Помолчали. Из гостиной летели торжественные, мрачные и раздирательные звуки. Глеб не мог бы о них ничего сказать кроме того, что они его волнуют.
– А когда мы умрем, нас тоже туда положат?
– Положат… и куда эти спички задевались, пора огонь зажигать.
Дашенька вышла в другую комнату. Вернулась, неся небольшую лампу и спички.
– Тебе-то еще долго жить.
Она сняла с лампы розовый колпак, сняла цилиндрическое стекло, и, оправив пальцем круглый фитиль, зажгла его.
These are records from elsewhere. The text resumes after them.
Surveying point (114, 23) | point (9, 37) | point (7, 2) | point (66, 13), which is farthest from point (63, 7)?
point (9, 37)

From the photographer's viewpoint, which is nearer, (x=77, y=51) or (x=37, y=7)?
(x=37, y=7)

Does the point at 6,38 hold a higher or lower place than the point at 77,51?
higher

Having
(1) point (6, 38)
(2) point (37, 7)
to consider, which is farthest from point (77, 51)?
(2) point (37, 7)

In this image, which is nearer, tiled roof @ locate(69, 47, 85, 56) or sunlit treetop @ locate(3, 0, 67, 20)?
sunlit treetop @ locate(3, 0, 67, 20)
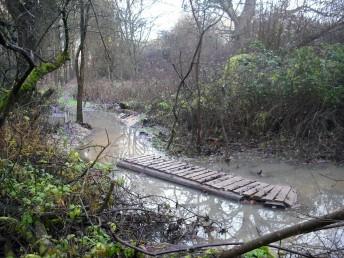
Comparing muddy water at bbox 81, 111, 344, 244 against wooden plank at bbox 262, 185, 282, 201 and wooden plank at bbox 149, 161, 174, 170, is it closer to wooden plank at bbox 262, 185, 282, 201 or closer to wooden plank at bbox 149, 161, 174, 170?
wooden plank at bbox 262, 185, 282, 201

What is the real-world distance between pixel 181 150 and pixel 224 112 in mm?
1612

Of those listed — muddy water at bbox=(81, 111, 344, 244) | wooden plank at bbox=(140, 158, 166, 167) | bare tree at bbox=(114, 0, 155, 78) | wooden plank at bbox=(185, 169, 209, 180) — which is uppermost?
bare tree at bbox=(114, 0, 155, 78)

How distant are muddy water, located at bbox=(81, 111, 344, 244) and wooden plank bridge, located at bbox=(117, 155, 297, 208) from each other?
0.46 ft

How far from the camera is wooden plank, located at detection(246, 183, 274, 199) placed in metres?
6.91

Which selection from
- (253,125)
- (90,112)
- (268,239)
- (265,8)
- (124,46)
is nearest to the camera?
(268,239)

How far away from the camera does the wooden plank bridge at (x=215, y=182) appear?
682 cm

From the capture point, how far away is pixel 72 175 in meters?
5.56

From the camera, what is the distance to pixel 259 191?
279 inches

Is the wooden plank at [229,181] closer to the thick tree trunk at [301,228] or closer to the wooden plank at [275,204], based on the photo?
the wooden plank at [275,204]

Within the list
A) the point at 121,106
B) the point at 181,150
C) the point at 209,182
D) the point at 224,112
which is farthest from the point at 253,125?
the point at 121,106

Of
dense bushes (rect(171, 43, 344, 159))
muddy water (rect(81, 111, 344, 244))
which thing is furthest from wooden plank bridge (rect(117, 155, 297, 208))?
dense bushes (rect(171, 43, 344, 159))

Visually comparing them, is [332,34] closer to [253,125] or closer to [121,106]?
[253,125]

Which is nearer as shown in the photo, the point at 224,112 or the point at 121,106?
the point at 224,112

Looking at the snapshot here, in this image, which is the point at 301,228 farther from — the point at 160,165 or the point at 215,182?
the point at 160,165
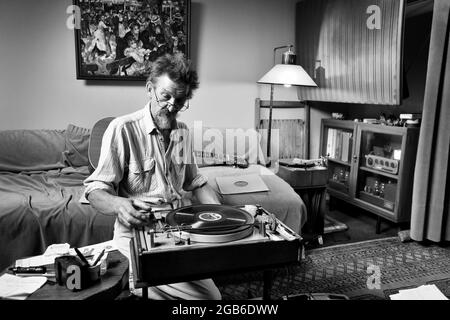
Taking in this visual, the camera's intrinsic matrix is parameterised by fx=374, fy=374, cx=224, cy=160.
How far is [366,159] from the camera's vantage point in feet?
10.7

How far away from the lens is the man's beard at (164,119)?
1541 millimetres

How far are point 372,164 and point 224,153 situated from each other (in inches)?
50.8

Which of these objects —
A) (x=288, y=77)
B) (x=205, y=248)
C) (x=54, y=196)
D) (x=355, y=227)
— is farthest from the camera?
(x=355, y=227)

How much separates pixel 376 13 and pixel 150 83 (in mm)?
2029

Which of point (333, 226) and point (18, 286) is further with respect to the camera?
point (333, 226)

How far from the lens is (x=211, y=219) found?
109 centimetres

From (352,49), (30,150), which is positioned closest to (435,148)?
(352,49)

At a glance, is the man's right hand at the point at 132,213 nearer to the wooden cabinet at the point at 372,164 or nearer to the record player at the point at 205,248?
the record player at the point at 205,248

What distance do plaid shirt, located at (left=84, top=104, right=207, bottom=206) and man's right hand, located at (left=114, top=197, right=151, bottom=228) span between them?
0.85 feet

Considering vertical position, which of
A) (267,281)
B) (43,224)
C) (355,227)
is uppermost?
(267,281)

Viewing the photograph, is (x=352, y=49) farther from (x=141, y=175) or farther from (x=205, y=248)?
(x=205, y=248)
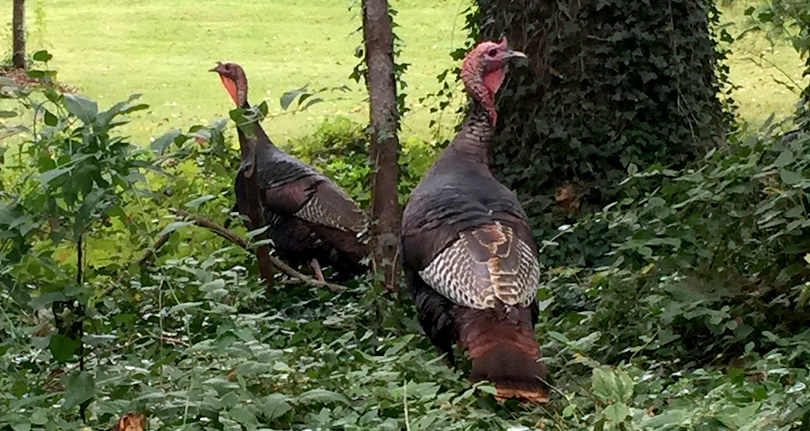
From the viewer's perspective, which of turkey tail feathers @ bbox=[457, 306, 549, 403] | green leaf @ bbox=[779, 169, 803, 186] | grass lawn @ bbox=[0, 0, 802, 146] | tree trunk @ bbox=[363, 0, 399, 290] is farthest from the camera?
grass lawn @ bbox=[0, 0, 802, 146]

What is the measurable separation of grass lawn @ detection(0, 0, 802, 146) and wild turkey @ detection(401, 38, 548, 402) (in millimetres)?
6144

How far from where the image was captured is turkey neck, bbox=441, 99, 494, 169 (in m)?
5.03

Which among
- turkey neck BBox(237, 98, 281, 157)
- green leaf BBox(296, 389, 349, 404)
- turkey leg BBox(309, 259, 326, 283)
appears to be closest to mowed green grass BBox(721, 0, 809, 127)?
turkey neck BBox(237, 98, 281, 157)

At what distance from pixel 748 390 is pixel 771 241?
1.05m

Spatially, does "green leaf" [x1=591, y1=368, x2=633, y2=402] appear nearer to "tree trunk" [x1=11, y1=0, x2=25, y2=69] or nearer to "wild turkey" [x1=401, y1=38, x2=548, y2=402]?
"wild turkey" [x1=401, y1=38, x2=548, y2=402]

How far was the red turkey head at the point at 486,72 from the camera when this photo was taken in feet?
16.9

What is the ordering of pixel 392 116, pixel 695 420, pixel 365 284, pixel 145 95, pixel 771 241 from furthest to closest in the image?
pixel 145 95 < pixel 365 284 < pixel 392 116 < pixel 771 241 < pixel 695 420

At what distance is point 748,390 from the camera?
3279mm

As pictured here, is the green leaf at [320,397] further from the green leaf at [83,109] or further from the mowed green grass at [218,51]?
the mowed green grass at [218,51]

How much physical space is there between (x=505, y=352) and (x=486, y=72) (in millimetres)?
1678

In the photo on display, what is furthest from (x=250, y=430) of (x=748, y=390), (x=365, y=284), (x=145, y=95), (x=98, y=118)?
(x=145, y=95)

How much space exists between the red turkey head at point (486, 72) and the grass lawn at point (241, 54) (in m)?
5.86

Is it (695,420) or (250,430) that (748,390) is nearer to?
(695,420)

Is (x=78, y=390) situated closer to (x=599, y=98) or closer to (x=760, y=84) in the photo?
(x=599, y=98)
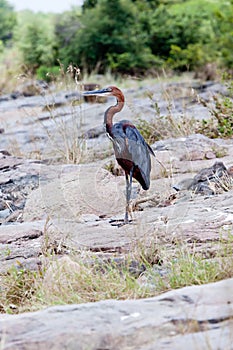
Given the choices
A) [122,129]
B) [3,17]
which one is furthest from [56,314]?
[3,17]

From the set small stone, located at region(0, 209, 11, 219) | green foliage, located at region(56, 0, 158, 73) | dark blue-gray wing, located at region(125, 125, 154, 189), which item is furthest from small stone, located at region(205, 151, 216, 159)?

Желтый огонек неверно пробежал по окружности, бедный, конический огонек старинной лампы. Но ее свет, из-под розового колпака, привычно осенил детскую. В углу рядом с Глебовой белела кровать матери, с высокими подушками, покрытыми кружевной накидкой.
– И маму положат? – вдруг спросил Глеб.
Дашенька посмотрела на него из-под очков, перевязанных белой ниточкой.
– Да что ты, правда? Зови Сонечку, сыграем в свои козыри.
– Не хочу.
Все умрем, все, одни раньше, другие позже! И мать умрет, и ее тоже положат на этот погост. Да, но без мамы…
Он ощутил вдруг такой приступ отчаяния, что будь тут она рядом, бросился бы к ней и зарыдал. Но перед Дашенькой не мог срамиться. Соня! Свои козыри! Боже мой… но ведь все умрут, и сама Соня…
Он вышел из спальни, прошел комнату девочек. В гостиной Лиза, с блестящими глазами, устремленными на ноты, в волнении и азарте вела свою партию. Лота деловито барабанила в басах. Он прошел еще небольшую комнату, куда выходила снизу лестница. Спустился, вошел в темный кабинет отца.
Здесь знал все наизусть, прошел мимо письменного стола, лег на турецкий диван пестро-красной материи. Над головой, на рогах, висели ружья, патронташи, ягдташ, пороховница – все родное и приятное. Никто не видел теперь его лица. Окно серело в темноте, ветер свистал в липах и орешнике палисадника.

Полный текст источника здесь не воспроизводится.